Of the thirteen cousins that plagued and hounded my life as a kid, there were two I didn’t see much. They lived in Haiti. They rarely visited. We never visited. The family spoke of their dad in hushed tones and I never managed to find out why they left Colombia suddenly.

When they visited they brought with them larger than life paintings and even larger stories. My cousins spoke of their mansion and their swimming pool while they complained about having to share a room with us and asked us how we could live without air conditioning. They talked about Aristide and the things he did as if they knew him personally. They looked down on our food and switched to Creole when they wanted to make fun of us. I would have abandoned my family and all my books behind without a drop of guilt to get to go back to Haiti with them.

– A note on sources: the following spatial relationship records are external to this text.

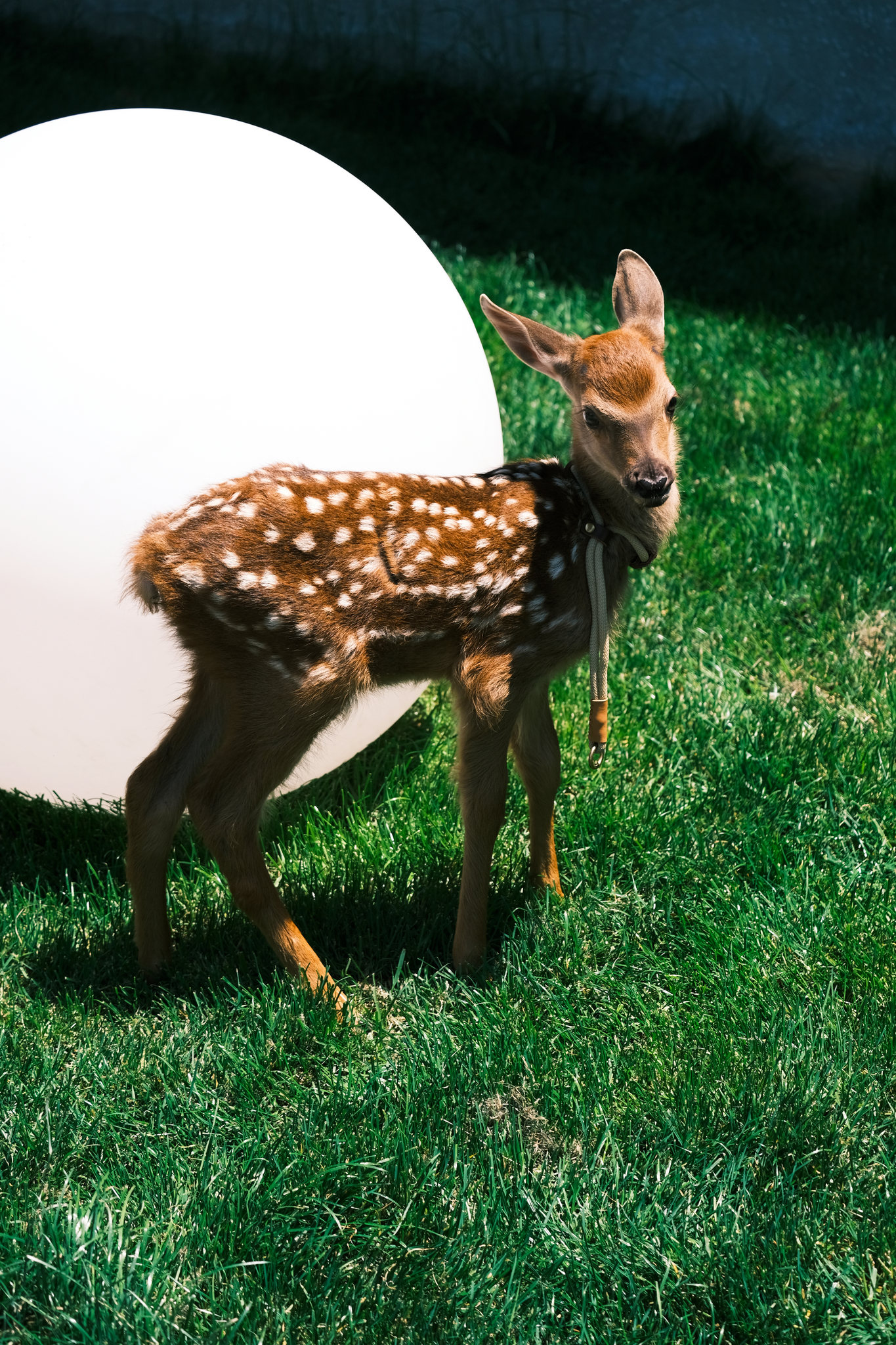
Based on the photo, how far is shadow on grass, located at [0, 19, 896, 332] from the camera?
6980mm

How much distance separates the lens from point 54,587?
3197 mm

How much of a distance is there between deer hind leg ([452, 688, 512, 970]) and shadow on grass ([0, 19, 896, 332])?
13.4 ft

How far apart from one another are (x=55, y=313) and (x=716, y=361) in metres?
3.76

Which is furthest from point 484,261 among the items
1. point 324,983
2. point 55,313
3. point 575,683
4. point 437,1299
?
point 437,1299

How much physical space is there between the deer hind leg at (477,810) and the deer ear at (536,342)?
85 cm

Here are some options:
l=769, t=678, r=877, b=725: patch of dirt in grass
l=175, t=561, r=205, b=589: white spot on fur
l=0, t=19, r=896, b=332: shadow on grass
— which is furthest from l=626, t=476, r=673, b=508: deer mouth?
l=0, t=19, r=896, b=332: shadow on grass

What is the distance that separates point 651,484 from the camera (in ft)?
9.89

They don’t live there anymore. My aunt split up from her husband who now lives in a state run facility in Florida. My cousins grew up and stopped bragging about Haiti.

Even though I eventually smartened up and figured out Haiti was not the utopia I imagined, I always think of Haiti fondly.

I’ve always been skeptical of donations. You can’t give everywhere and there’s always a cause, a disaster, a catastrophe needing money. Who am I to play God and decide who should get my help? Since I can’t give to all, I give to none. Besides, with all the necessary bureaucracy tied to getting my money from my wallet to where it is needed, of the $10 I might give, only 10c might make it to those I’m trying to reach – if they’re lucky. And I’ve always thought it’s better to help locally.

So I don’t give. Ever. Except this one time.

Because the situation in Haiti is so sad and so desperate that even if they only get 10c, if there are enough others giving, it might amount to some help. And they need the help.

If you’re not sad enough to give, go read Richard Morse’s hourly account of the earthquake and the days that followed.

There are many ways to help - from texting donations to dropping off supplies at collection centers (wanna drop off stuff in NYC tomorrow?). I don’t know what's the best way to give. I don’t know if our meager efforts will be any help at all. But I can hope, and hope provides a relief to sadness.

If you haven’t donated, take a look at this article. It includes a long list of the many options there are to donate funds for relief.

Good luck, Haiti. I hope you come out of this and get to build yourself a stronger and even more beautiful country.